▶ DIRECTIONS FOR THIS TASK: Would you restate every entry below word for word? Leave out the pictures.

INPUT DATA below:

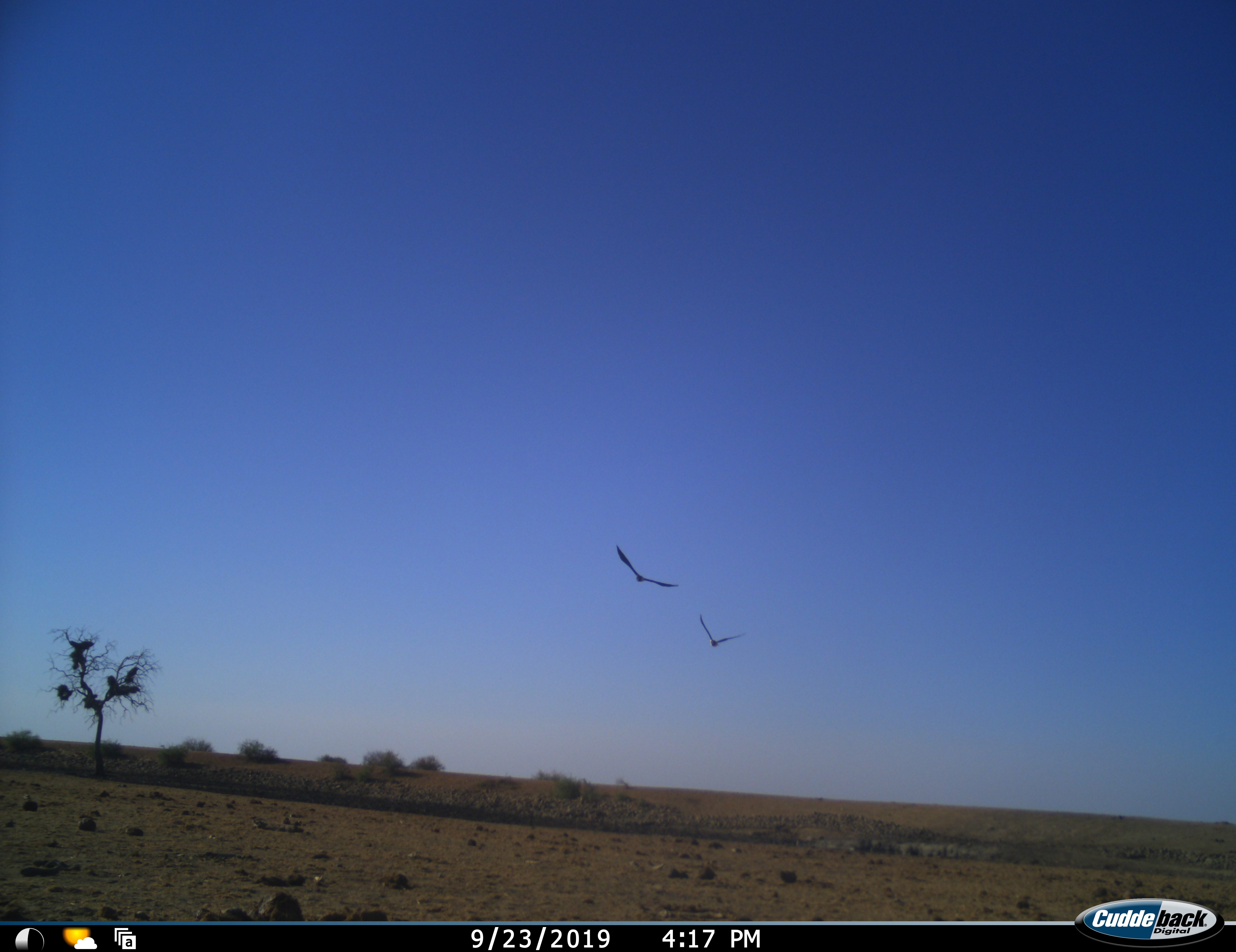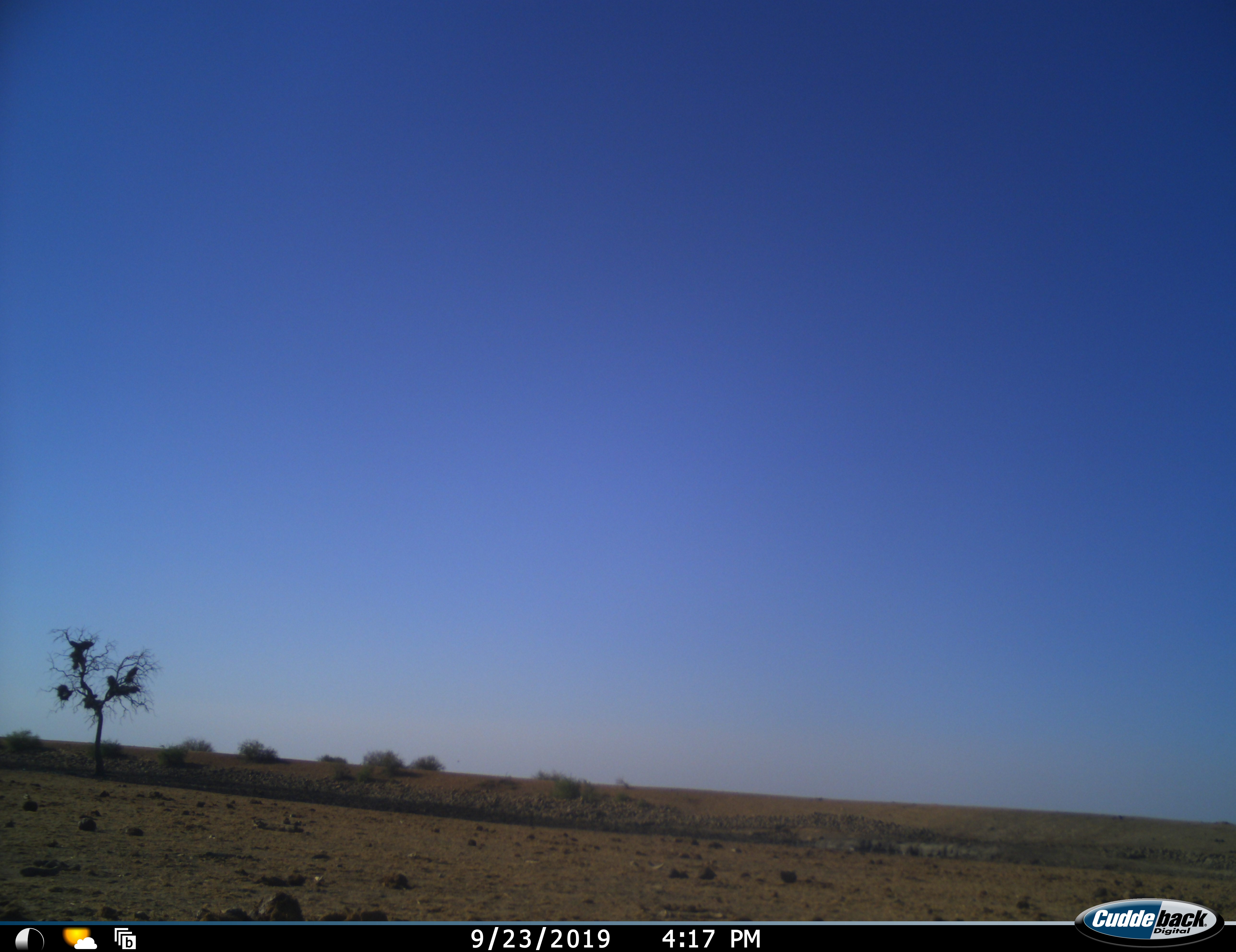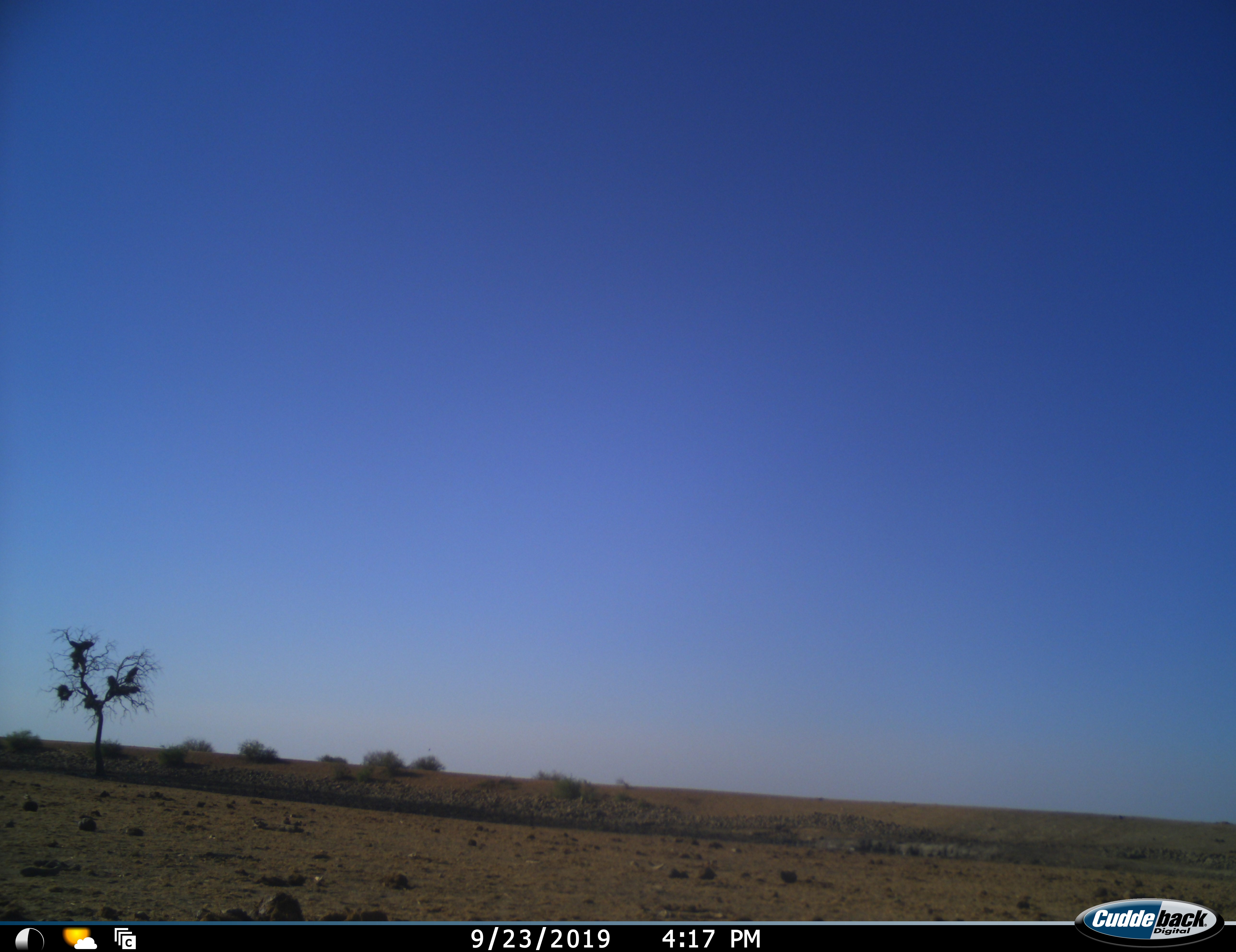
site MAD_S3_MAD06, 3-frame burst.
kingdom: Animalia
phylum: Chordata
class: Aves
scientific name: Aves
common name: bird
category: birdother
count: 2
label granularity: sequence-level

End of INPUT DATA.

▶ COMPLETED EXERCISE:
site MAD_S3_MAD06, 3-frame burst.
kingdom: Animalia
phylum: Chordata
class: Aves
scientific name: Aves
common name: bird
category: birdother
count: 2
label granularity: sequence-level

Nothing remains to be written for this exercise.